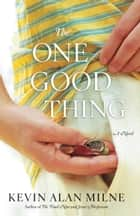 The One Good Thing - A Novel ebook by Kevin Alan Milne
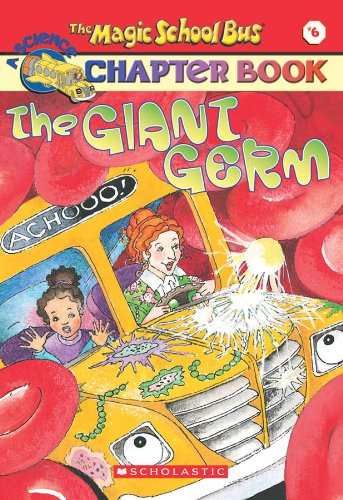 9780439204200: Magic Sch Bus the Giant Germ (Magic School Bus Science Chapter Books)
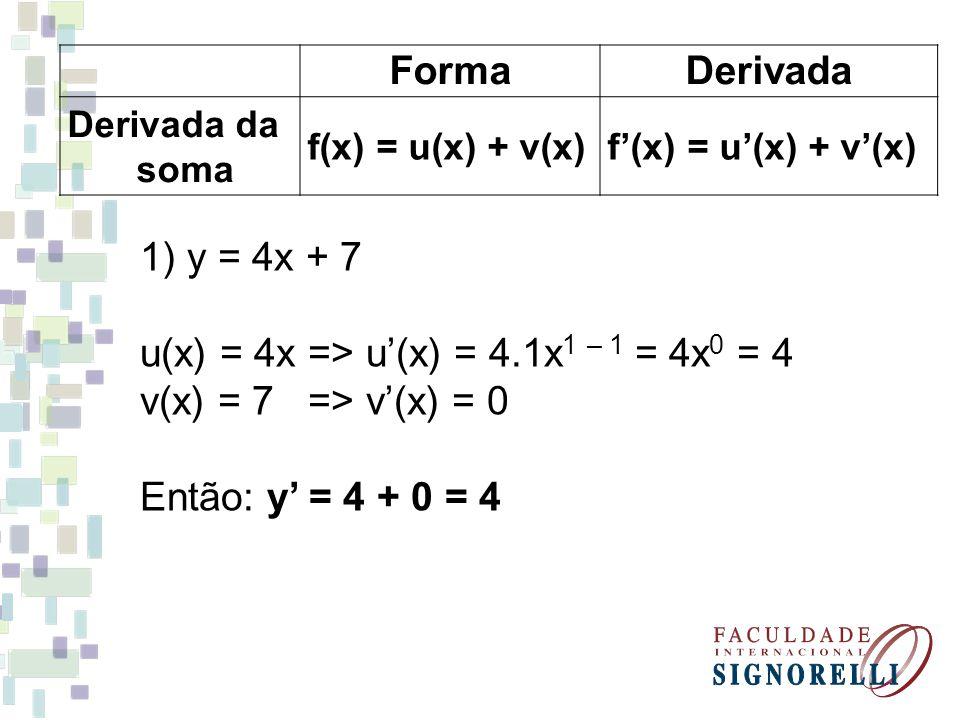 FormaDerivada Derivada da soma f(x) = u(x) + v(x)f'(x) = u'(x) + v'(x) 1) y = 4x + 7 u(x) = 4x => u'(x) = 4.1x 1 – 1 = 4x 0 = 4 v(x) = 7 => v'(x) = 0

▶ [REQUIREMENT] The copy should hold, exactly, the lines from the one containing "9780439204200: Magic Sch" to the final line of the listing above, with both ends present and no pictures.

▶ [SOLUTION]
 9780439204200: Magic Sch Bus the Giant Germ (Magic School Bus Science Chapter Books)
 FormaDerivada Derivada da soma f(x) = u(x) + v(x)f'(x) = u'(x) + v'(x) 1) y = 4x + 7 u(x) = 4x => u'(x) = 4.1x 1 – 1 = 4x 0 = 4 v(x) = 7 => v'(x) = 0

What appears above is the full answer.